I was prompted to call Pedals for Progress in September of 2002 after I read a small article in Hope Magazine (long since out of business). The article told the story of Dave Schweidenback launching Pedals for Progress following his experience in the Peace Corps and referenced the 57,000 bicycles that had, at that point, been shipped to partners in sixteen countries. This was a year after the 9/11 attacks and our nation was on the verge of war. I felt a burning need to do something positive and meaningful, ideally involving my husband and two children (who were then 10 and 12 years old).
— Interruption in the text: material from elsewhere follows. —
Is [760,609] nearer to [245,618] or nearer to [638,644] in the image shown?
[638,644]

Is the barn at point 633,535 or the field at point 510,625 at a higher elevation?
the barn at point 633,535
The article so inspired me that I immediately called Pedals for Progress and said I wanted to organize a bike collection in northwestern Connecticut, where I live. Even though Pedals had never held a collection so far from their base in High Bridge, New Jersey, their response was positive.

Because the fall collection season was already underway, I was encouraged to organize my collection the following spring. But I felt I had to act immediately. I ultimately spoke to Dave and explained why I couldn’t wait until spring. He was reluctantly convinced and our first Pedals for Progress collection was held at Holcomb Farm, an arts and environmental center, in Granby, CT, on December 7, 2002. An enthusiastic group of volunteers collected and processed a very chilly 42 bikes that day. They are still the core group of volunteers who have shown up every year since.

May of 2011 (yes, we’ve since switched to spring) will mark our 10th annual collection and will bring our count to over 1500 bikes collected. It would never have been possible without our amazing bike-processing guru/crew leader Tony King, Bruce and Bobbi Sullivan, who always remember to bring everything I forget, and the King and Johnson families.

Over the years, we’ve added many new regular volunteers—the Mayock Family, the Desiderato/Raggio Family and groups of students interested in community service. Sometimes people just happen to see what we’re doing and stay on to help. The greatest joy is that a bike collection truly is an inclusive community event. Anyone at any age can take part, and donors and volunteers alike share in the joy of knowing they’re making a difference in the lives of others. And often the stories donors tell us about the “lives” of the donated bikes are amazing!

Frequently these days, when I’m in the Center (a New England term for downtown) of our small town, someone stops me to ask when the next bike collection is. I feel so fortunate to have noticed that article back in 2002. While we’re a few hours away from High Bridge by car and much farther still from many of the places our donated bicycles have gone, Granby, Connecticut, is blessed to have a thriving Pedals for Progress community.